NASA and SpaceX have delayed the launch of Crew-3 from its planned Halloween date to Wednesday, November 3 due to concerns about the weather forecast. NASA’s meteorologists expect heavy winds and high waves due to a storm that was spotted moving across the Ohio Valley.
Crew-3’s crew members include NASA astronauts Tom Marshburn, Raja Chari, and Kayla Barron and European Space Agency (ESA) astronaut Matthias Maurer. This will be the fourth crewed launch as part of SpaceX’s contract with NASA for the Commercial Crew Program. The crew has selected “Endurance” as the name of its brand-new Crew Dragon.
Crew-2’s “Endeavour” Crew Dragon is currently docked to the International Space Station and is expected to return to Earth after Crew-3 arrives. Crew-2 is currently troubleshooting an issue with the onboard toilet.
The crew of the Inspiration4 mission reported issues with the Crew Dragon, as well. SpaceX says that it is in the process of redesigning the toilet to reduce the chance of leaks in the future. On the way home, Crew-2 will make use of a backup: an undergarment capable of handling what the toilet would normally be used for.
If you plan on watching the Crew-3 launch live on Florida’s Space Coast, you’ll have to plan on either getting up early or staying up late.
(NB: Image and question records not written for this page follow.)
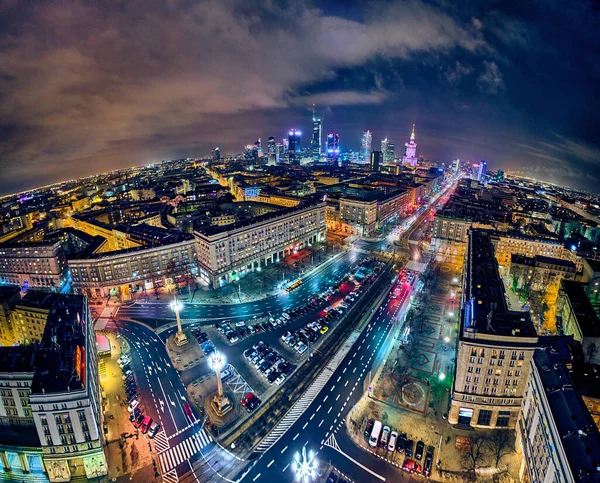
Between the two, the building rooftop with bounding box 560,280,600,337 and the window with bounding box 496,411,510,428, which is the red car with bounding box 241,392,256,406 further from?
the building rooftop with bounding box 560,280,600,337

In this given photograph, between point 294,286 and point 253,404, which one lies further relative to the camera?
point 294,286

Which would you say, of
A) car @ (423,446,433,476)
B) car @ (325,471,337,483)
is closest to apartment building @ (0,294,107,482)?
car @ (325,471,337,483)

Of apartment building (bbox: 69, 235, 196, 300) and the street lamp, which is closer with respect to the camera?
the street lamp

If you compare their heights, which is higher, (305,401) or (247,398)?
(247,398)

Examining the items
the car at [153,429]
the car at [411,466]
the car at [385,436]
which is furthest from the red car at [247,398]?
the car at [411,466]

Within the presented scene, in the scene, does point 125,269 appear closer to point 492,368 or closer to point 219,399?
point 219,399

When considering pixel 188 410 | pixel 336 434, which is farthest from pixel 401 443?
pixel 188 410
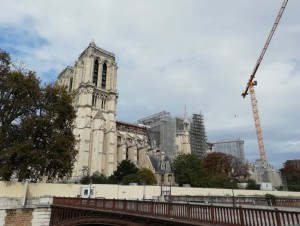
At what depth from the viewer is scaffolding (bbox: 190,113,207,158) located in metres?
104

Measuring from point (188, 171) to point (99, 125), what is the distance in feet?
84.1

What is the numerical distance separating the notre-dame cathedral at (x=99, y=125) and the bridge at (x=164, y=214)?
1941 inches

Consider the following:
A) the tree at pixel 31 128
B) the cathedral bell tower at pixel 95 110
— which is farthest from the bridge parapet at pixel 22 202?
the cathedral bell tower at pixel 95 110

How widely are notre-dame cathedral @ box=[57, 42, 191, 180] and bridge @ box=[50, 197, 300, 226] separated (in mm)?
49301

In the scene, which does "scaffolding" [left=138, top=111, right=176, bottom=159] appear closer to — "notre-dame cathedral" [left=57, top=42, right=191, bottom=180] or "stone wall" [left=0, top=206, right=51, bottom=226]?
"notre-dame cathedral" [left=57, top=42, right=191, bottom=180]

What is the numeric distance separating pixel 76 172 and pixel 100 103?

The launch time is at 1:10 am EDT. Crew-3 plans to dock at the International Space Station at 11pm EDT the same day.
For those in other time zones, it will be possible to catch a livestream of the launch on NASA TV, which continuously transmits live footage of notable events and pre-recorded videos through outlets like television and YouTube.
So far, SpaceX is the only private aerospace company to launch crews for NASA’s Commercial Crew Program. It also has contracts to launch components for the Lunar Gateway and develop a Starship-derived lunar lander, though the latter is on hold due to a lawsuit filed by competitor Blue Origin.
Private contracts to fly astronauts include a recently expanded deal with Axiom Space to fly private astronauts to the International Space Station. The first missions will be commanded by retired NASA astronauts Peggy Whitson and Michael López-Alegría. Axiom Space plans to eventually launch inflatable modules that will be added the International Space Station, and then eventually spin them off into its own space station.
Boeing’s entry into the Commercial Crew Program, the Starliner, has faced multiple delays due to technical issues such as a 2018 propellant leak due to faulty valves in the abort system. In response to the delays, NASA reassigned astronauts Nicole Mann and Josh Cassada to the planned Crew-5 mission in 2022. Mann and Cassada had previously been helping with preparations for crewed Starliner missions.